In the evening I went to college, where I had the subject I had been studying during the afternoon. The teacher showed us a few videos of Pavlov’s experiments with dogs, Watson’s inhuman experiments with a baby boy called Albert, and Skinner’s experiments with trained birds. It was a pretty interesting class, but the teacher claimed that the best part of the course is what she’ll be teaching us next week. Now I’m intrigued and feel like a nerd because I really want it to be Monday again!

In other news, there was a summoning in the volunteer group for the April 2nd campaign. We are going to go to a public event to raise awareness about autism (I can’t believe the lack of it we have in my country). So I have many things to look forward to and it seems I will have reasons to stay active for the next couple of days.

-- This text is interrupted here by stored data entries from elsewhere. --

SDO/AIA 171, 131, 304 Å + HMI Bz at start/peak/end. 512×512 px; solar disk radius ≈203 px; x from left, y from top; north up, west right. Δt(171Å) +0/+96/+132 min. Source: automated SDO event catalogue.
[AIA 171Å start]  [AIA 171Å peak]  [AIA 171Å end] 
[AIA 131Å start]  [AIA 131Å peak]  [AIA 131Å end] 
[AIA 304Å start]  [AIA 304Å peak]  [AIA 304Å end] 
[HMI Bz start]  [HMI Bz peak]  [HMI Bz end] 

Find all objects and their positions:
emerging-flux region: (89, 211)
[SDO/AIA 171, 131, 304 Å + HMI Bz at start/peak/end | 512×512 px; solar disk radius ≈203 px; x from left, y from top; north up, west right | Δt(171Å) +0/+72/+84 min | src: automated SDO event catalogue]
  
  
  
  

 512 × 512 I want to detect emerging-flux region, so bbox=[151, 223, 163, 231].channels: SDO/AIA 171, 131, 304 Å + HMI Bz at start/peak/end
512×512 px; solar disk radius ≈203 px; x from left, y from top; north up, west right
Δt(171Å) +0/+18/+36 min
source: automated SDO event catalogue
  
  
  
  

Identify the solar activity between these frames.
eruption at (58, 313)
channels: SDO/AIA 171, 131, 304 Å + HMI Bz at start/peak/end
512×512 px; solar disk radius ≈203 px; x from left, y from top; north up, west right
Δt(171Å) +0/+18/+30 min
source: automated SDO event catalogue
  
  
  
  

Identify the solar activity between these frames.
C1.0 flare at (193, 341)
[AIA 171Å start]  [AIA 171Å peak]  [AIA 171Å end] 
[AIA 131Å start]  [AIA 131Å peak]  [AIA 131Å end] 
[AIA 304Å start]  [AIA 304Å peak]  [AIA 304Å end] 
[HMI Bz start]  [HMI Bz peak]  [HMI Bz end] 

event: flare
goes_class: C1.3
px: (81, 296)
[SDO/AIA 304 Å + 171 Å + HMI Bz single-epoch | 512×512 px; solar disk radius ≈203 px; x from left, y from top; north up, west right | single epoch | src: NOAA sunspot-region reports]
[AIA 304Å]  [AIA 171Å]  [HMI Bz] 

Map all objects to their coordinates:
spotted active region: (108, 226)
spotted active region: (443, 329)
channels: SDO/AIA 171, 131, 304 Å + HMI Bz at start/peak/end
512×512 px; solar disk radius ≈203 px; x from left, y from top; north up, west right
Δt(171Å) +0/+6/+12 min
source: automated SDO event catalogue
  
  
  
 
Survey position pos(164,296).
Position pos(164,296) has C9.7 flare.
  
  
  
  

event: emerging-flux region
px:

The featured image is the last painting I finished in the year 2016. It is a “fantasy version” of the bridge painting. I wanted to represent the way I felt the day I saw that bridge. It was my last day in a trip to London; I was traveling by myself and far away from home. I had moments when I felt happy, confident and independent, but there were also times of anxiety, fears and crying. So I painted trees of different lively colors and made the lake into a sea full of ways to show the intensity of the different emotions I had felt that day. I think this picture is still relevant to my life today: I’m still in my journey towards independence, I still have happy, active and confident moments, and I still have awful anxiety-provoked crying episodes. I haven’t changed much in the last two years.